Regular one-on-ones with each team member is also critically important to understand how they’re doing professionally and personally, as well as stopping them feeling isolated. A daily standup also helps to quickly resolve any blockers or concerns.
Future plans
While the first version of infrastructure has launched, the team has plenty of exciting work in front of it, such as internationalizing the ‘language’ of skills and understanding how different skills connect to each other. Longer-term, the team will be leveraging this deep insight into skills to enable not just upskilling for Degreed users, but also mobility based on those skills, by helping employers connect the right people to the right work opportunities.
There’s also the emerging impact of the pandemic to consider. The demand for upskilling and workforce agility is growing post-COVID – one in seven Degreed users activated their profiles during the global shutdown.
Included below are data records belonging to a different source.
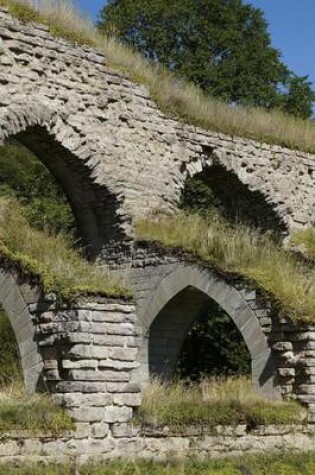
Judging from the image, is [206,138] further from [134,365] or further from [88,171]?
[134,365]

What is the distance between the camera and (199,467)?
7.86m

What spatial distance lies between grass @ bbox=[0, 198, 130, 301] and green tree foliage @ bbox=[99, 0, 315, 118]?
703 inches

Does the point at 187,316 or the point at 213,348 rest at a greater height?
the point at 187,316

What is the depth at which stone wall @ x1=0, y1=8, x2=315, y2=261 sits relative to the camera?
12812 mm

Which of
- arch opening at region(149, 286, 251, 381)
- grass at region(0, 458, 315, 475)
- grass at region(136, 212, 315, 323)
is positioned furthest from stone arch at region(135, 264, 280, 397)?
grass at region(0, 458, 315, 475)

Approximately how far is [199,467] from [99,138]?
282 inches

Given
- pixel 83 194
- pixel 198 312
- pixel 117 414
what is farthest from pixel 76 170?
pixel 117 414

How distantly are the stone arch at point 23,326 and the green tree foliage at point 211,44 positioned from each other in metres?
18.7

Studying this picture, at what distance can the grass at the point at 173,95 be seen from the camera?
13742 mm

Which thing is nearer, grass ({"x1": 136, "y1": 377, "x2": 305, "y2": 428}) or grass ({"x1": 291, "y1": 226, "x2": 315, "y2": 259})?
grass ({"x1": 136, "y1": 377, "x2": 305, "y2": 428})

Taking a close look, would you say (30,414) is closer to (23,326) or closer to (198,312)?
(23,326)

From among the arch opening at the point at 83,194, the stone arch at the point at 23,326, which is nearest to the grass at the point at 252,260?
the arch opening at the point at 83,194

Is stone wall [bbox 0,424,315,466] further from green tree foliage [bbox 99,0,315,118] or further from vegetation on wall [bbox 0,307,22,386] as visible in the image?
green tree foliage [bbox 99,0,315,118]

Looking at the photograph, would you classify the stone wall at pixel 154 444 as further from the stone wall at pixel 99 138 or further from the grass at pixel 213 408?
the stone wall at pixel 99 138
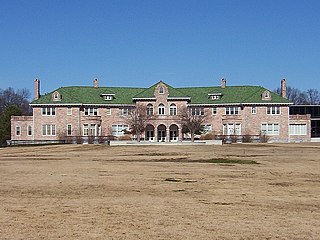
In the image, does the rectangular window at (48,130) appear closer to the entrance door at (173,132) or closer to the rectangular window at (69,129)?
the rectangular window at (69,129)

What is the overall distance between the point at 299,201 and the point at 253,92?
66.2 metres

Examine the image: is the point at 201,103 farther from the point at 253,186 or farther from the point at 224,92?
the point at 253,186

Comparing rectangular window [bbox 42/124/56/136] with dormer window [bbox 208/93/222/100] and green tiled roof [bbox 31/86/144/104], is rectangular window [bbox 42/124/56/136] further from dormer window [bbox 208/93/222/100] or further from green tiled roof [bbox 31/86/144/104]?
dormer window [bbox 208/93/222/100]

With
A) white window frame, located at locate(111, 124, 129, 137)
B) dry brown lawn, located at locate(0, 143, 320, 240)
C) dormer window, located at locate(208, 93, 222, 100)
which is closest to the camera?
dry brown lawn, located at locate(0, 143, 320, 240)

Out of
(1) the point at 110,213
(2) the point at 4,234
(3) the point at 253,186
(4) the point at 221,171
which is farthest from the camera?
(4) the point at 221,171

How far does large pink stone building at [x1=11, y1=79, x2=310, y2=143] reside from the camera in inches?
2953

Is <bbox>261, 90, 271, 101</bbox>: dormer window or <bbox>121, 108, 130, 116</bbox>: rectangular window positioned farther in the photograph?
<bbox>121, 108, 130, 116</bbox>: rectangular window

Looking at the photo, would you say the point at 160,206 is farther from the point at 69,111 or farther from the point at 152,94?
the point at 69,111

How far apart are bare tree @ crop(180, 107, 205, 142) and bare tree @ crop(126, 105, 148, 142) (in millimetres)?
6341

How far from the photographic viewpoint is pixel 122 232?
32.6 feet

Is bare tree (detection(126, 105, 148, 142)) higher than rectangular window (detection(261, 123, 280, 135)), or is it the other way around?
bare tree (detection(126, 105, 148, 142))

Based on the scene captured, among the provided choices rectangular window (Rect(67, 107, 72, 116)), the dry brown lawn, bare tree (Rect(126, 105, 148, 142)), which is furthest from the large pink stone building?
the dry brown lawn

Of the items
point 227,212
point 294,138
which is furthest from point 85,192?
point 294,138

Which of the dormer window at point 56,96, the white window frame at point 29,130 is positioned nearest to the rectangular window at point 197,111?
the dormer window at point 56,96
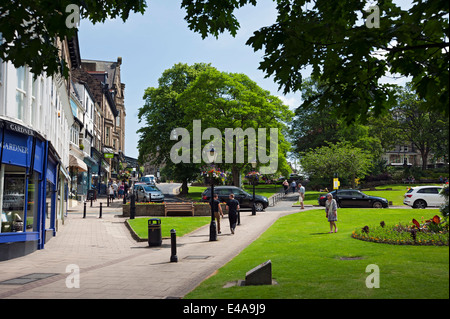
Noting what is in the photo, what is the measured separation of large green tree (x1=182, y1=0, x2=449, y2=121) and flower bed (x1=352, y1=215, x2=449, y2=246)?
6.76m

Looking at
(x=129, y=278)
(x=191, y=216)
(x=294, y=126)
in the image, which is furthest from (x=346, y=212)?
(x=294, y=126)

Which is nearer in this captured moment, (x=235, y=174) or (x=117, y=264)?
(x=117, y=264)

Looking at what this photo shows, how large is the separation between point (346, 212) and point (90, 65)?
5741 cm

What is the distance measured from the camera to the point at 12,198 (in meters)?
13.8

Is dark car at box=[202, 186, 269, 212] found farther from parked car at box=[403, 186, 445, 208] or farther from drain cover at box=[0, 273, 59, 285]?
drain cover at box=[0, 273, 59, 285]

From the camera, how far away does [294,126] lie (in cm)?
7594

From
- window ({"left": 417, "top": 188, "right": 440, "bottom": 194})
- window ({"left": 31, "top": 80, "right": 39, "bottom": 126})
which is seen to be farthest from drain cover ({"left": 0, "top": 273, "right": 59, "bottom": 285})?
window ({"left": 417, "top": 188, "right": 440, "bottom": 194})

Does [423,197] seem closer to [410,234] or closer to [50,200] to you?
[410,234]

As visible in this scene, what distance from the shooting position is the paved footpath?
8.63m

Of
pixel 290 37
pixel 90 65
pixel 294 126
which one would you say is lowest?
pixel 290 37

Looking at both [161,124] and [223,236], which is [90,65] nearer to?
[161,124]

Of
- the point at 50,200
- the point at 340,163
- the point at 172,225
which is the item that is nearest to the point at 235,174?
the point at 340,163

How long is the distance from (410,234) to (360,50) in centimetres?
971
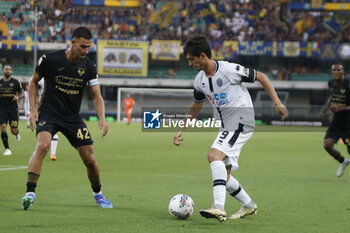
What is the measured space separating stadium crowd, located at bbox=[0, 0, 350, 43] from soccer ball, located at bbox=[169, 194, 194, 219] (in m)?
47.6

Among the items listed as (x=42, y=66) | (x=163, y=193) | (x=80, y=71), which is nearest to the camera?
(x=42, y=66)

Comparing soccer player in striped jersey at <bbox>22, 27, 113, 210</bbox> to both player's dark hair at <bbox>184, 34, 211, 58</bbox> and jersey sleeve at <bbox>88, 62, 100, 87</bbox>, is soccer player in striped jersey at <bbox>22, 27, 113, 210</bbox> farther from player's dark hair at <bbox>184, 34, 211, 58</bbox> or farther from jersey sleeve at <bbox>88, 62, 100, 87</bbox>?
player's dark hair at <bbox>184, 34, 211, 58</bbox>

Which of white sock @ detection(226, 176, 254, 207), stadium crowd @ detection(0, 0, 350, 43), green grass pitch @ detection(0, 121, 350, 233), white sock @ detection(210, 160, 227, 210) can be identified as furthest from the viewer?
stadium crowd @ detection(0, 0, 350, 43)

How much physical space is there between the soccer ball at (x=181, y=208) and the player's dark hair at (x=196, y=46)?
1.68 meters

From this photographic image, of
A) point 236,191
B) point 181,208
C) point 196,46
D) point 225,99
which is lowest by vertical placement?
point 181,208

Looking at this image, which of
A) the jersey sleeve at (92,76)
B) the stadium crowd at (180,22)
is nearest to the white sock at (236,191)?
the jersey sleeve at (92,76)

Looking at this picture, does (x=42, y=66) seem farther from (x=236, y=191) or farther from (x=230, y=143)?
(x=236, y=191)

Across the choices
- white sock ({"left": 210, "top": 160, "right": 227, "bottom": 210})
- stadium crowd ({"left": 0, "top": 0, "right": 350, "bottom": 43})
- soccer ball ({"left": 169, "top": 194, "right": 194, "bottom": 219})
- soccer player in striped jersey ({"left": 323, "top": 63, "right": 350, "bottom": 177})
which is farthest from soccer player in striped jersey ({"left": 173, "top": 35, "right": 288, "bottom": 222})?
stadium crowd ({"left": 0, "top": 0, "right": 350, "bottom": 43})

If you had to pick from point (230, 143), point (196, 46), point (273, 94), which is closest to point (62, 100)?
point (196, 46)

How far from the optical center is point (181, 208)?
742 centimetres

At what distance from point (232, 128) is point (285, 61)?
2055 inches

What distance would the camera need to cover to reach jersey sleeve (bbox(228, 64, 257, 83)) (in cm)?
741

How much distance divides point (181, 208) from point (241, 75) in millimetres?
1675

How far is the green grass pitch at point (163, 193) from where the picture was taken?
7039 mm
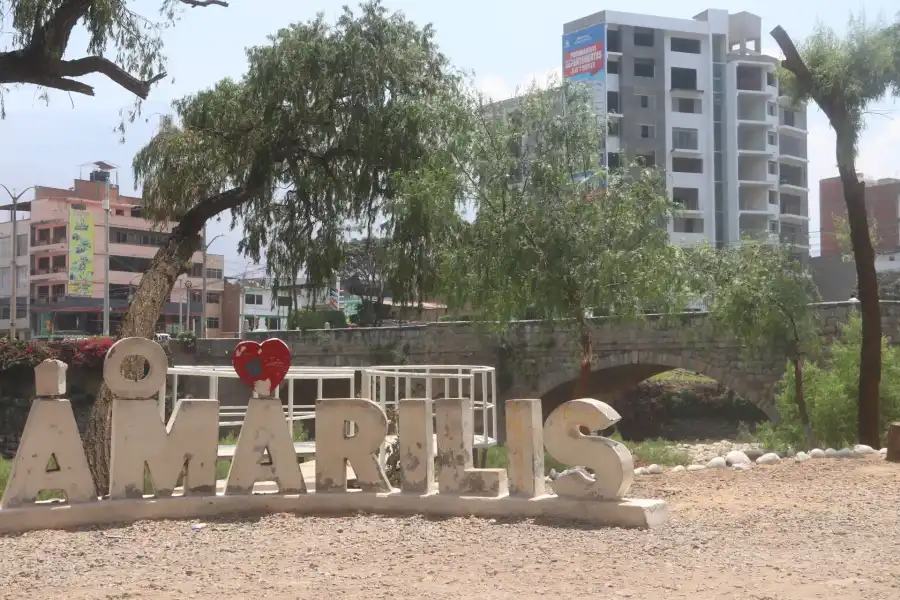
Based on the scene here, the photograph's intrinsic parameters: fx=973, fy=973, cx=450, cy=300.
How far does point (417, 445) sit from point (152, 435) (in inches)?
68.2

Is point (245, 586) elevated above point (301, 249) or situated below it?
below

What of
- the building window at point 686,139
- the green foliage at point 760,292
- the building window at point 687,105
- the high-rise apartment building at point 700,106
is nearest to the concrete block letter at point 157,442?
the green foliage at point 760,292

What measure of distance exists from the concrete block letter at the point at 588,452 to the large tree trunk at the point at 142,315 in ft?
14.1

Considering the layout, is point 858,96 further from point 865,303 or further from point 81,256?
point 81,256

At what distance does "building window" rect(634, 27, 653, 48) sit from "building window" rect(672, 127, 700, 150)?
4.54 metres

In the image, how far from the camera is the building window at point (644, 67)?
4781 centimetres

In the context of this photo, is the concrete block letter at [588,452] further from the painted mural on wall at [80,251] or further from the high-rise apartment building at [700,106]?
the painted mural on wall at [80,251]

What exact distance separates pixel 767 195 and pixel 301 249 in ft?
143

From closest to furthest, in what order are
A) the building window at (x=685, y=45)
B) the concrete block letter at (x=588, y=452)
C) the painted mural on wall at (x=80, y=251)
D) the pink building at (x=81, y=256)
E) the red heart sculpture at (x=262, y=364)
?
the concrete block letter at (x=588, y=452) < the red heart sculpture at (x=262, y=364) < the building window at (x=685, y=45) < the painted mural on wall at (x=80, y=251) < the pink building at (x=81, y=256)

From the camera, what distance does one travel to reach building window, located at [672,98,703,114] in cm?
4884

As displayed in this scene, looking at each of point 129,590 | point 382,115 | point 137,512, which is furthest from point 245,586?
point 382,115

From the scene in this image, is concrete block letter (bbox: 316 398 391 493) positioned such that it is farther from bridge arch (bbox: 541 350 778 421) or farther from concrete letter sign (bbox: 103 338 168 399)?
bridge arch (bbox: 541 350 778 421)

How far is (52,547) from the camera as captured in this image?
558 cm

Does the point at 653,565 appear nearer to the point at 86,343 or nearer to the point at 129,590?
the point at 129,590
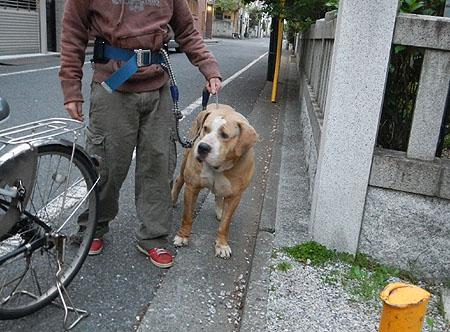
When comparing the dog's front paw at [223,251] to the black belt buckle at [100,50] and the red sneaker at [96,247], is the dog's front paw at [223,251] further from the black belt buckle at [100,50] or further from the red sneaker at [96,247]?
the black belt buckle at [100,50]

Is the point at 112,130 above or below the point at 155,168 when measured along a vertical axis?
above

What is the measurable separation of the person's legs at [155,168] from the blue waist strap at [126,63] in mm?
193

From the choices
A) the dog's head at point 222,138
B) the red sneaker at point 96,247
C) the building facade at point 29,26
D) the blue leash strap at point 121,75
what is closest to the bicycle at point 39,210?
the red sneaker at point 96,247

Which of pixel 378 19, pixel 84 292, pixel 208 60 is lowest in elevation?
pixel 84 292

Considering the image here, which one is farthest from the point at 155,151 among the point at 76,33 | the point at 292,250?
the point at 292,250

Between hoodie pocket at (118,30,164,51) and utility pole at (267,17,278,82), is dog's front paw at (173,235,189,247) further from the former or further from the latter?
utility pole at (267,17,278,82)

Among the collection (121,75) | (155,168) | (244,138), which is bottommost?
(155,168)

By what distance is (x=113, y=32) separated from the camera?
278cm

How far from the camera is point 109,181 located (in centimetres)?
312

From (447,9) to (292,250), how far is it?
1.91 metres

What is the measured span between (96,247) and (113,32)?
146 cm

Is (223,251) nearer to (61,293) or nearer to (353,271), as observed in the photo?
(353,271)

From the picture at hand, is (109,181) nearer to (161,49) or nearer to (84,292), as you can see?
(84,292)

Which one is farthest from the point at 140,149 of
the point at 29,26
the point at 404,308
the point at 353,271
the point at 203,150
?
the point at 29,26
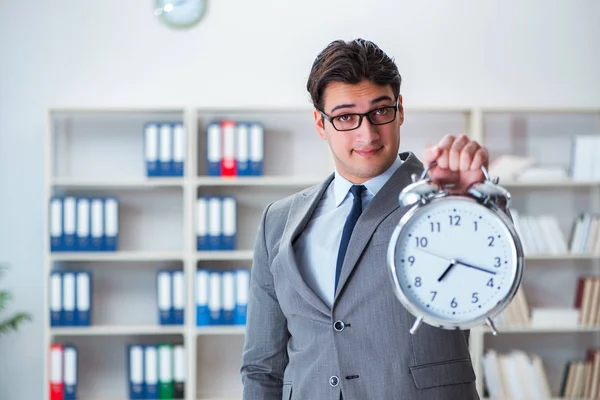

The data science team is responding to this growth, building-out further functionality and exploring new capabilities for Degreed learning and career mobility products.
Build strong foundations
The main takeaway from this is that your team’s foundations are key. By investing early-on in the diversity of your team, clearly aligning their skills and experience with your goals, and ensuring they can learn from and teach each other as they grow, your team will be well set-up for whatever may come their way.